Siyasal müdahalenin yokluğu bir başka mittir. Hükümetler yönetici sınıfların egemenliğine siyasal tehlike olarak algıladıkları kişilerin tutuklanmaları ve muhakeme edilmeleri için sık sık müdahale etmişlerdir. İngiltere, 1926 genel grevinden bir yıl önce, 1925'te, Komünist Parti'nin önde gelen 12 liderini fitne-fesat-bölücülük iddiasıyla tutuklanmıştır.

1776 Amerikan Devrimi'nde yer alan halkın devrim yapma hakkı hükümsüz kılınmıştır. İfade özgürlüğüne ve soyut olarak devrimi savunma hakkına usulen yer verilmişse de, sosyal ayaklanmaya dayalı belirli bir amaca yönelik eylemler ve savunmalar acımasızca cezalandırılmıştır.

Devletin korunmasına ilişkin ciddi tedbirler ve kısıtlamalar, ekonomik sosyal ve politik karışıklık dönemlerinde artmaktadır.

- [Yönerge a] Kayıtlarda "Upon viewing this" ifadesini içeren satırdan "78.7 inches" ifadesini içeren satıra kadar (o satır da dahil) olan satırları, boş satırları atlayarak numaralı bir listeye dökün.
Metin ile kayıtlar arasında herhangi bir bağlantı yoktur.

Toplanan veriler
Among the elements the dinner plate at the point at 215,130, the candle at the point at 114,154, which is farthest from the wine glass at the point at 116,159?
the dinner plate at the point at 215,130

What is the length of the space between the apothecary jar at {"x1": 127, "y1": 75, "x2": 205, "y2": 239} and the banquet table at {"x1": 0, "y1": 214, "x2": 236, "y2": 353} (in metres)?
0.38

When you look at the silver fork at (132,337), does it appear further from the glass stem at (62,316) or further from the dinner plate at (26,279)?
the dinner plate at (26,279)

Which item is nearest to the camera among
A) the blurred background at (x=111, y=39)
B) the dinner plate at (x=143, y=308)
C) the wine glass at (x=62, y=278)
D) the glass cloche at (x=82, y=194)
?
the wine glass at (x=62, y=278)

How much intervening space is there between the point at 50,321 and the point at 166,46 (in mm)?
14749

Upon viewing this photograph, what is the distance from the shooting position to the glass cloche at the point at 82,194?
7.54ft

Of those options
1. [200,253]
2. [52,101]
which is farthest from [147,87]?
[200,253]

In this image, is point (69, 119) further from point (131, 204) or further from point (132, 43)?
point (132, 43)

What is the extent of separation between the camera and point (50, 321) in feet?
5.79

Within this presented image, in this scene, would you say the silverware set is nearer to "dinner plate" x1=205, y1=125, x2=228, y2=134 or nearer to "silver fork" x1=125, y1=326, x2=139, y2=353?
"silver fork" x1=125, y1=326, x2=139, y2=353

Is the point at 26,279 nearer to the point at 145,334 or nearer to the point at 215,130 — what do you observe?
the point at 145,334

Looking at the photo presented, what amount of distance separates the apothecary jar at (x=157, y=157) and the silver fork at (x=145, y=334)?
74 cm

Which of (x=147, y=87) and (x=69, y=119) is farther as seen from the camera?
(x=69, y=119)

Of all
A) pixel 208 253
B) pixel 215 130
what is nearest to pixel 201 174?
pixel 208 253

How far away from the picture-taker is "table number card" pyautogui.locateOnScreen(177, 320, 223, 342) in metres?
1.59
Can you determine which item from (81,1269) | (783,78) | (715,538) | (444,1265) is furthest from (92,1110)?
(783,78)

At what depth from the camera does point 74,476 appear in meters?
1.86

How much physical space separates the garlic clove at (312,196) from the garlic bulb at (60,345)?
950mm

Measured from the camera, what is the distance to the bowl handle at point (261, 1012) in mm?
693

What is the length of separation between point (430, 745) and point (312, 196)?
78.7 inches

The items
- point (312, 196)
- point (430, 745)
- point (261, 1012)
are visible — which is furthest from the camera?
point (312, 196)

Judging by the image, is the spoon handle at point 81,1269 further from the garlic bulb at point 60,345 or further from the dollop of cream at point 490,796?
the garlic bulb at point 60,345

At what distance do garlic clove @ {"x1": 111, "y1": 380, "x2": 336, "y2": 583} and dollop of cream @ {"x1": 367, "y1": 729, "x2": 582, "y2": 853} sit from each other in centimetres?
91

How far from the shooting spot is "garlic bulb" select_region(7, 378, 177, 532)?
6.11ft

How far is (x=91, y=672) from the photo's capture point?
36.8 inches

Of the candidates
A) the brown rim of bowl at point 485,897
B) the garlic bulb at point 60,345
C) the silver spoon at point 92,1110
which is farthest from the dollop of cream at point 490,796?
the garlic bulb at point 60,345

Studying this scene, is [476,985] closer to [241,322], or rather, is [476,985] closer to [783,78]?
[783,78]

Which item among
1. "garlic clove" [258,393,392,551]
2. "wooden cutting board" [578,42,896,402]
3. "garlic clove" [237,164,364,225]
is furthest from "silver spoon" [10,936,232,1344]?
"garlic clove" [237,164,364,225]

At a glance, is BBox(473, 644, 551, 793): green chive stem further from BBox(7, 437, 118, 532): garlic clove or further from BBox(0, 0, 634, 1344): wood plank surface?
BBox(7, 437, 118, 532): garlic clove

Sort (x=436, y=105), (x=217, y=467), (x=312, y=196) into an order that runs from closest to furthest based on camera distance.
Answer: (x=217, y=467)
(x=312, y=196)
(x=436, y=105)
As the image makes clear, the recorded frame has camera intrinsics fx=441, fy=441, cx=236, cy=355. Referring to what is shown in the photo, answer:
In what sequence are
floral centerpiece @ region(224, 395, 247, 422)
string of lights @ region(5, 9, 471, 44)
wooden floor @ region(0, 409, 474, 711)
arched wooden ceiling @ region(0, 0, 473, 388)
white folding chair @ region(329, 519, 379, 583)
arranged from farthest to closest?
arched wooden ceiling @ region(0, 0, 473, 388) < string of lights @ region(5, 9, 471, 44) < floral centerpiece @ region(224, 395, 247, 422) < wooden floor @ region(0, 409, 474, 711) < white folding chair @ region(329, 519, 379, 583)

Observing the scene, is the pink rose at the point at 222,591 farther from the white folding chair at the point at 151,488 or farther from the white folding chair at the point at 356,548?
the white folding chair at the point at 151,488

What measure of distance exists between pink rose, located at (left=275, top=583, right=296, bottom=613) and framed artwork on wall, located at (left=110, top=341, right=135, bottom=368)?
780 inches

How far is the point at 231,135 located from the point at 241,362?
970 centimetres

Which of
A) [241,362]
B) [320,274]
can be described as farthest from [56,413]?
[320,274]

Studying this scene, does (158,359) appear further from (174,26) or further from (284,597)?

- [Yönerge b] Siyasal müdahaleyi konu alan metinden "Siyasal müdahalenin yokluğu" ifadesinden "savunmalar acımasızca cezalandırılmıştır." ifadesine kadar (bu ifade de dahil) olan bölümü hiçbir değişiklik yapmadan çıktı olarak verin.

- [Alıştırma çözümü a]
1. Upon viewing this photograph, what is the distance from the shooting position to the glass cloche at the point at 82,194?
2. 7.54ft
3. Of those options
4. 1. [200,253]
5. 2. [52,101]
6. which is farthest from [147,87]?
7. [200,253]
8. In this image, is point (69, 119) further from point (131, 204) or further from point (132, 43)?
9. point (132, 43)
10. What is the extent of separation between the camera and point (50, 321) in feet?
11. 5.79
12. Within this presented image, in this scene, would you say the silverware set is nearer to "dinner plate" x1=205, y1=125, x2=228, y2=134 or nearer to "silver fork" x1=125, y1=326, x2=139, y2=353?
13. "silver fork" x1=125, y1=326, x2=139, y2=353
14. Is the point at 26,279 nearer to the point at 145,334 or nearer to the point at 215,130 — what do you observe?
15. the point at 145,334
16. Looking at the photo presented, what amount of distance separates the apothecary jar at (x=157, y=157) and the silver fork at (x=145, y=334)?
17. 74 cm
18. Which of (x=147, y=87) and (x=69, y=119) is farther as seen from the camera?
19. (x=69, y=119)
20. Of all
21. A) pixel 208 253
22. B) pixel 215 130
23. what is nearest to pixel 201 174?
24. pixel 208 253
25. How far away from the picture-taker is "table number card" pyautogui.locateOnScreen(177, 320, 223, 342) in metres?
26. 1.59
27. Can you determine which item from (81,1269) | (783,78) | (715,538) | (444,1265) is furthest from (92,1110)?
28. (783,78)
29. At what depth from the camera does point 74,476 appear in meters?
30. 1.86
31. How much physical space separates the garlic clove at (312,196) from the garlic bulb at (60,345)?
32. 950mm
33. Measured from the camera, what is the distance to the bowl handle at point (261, 1012) in mm?
34. 693
35. What is the length of separation between point (430, 745) and point (312, 196)?
36. 78.7 inches

- [Alıştırma çözümü b]
Siyasal müdahalenin yokluğu bir başka mittir. Hükümetler yönetici sınıfların egemenliğine siyasal tehlike olarak algıladıkları kişilerin tutuklanmaları ve muhakeme edilmeleri için sık sık müdahale etmişlerdir. İngiltere, 1926 genel grevinden bir yıl önce, 1925'te, Komünist Parti'nin önde gelen 12 liderini fitne-fesat-bölücülük iddiasıyla tutuklanmıştır.

1776 Amerikan Devrimi'nde yer alan halkın devrim yapma hakkı hükümsüz kılınmıştır. İfade özgürlüğüne ve soyut olarak devrimi savunma hakkına usulen yer verilmişse de, sosyal ayaklanmaya dayalı belirli bir amaca yönelik eylemler ve savunmalar acımasızca cezalandırılmıştır.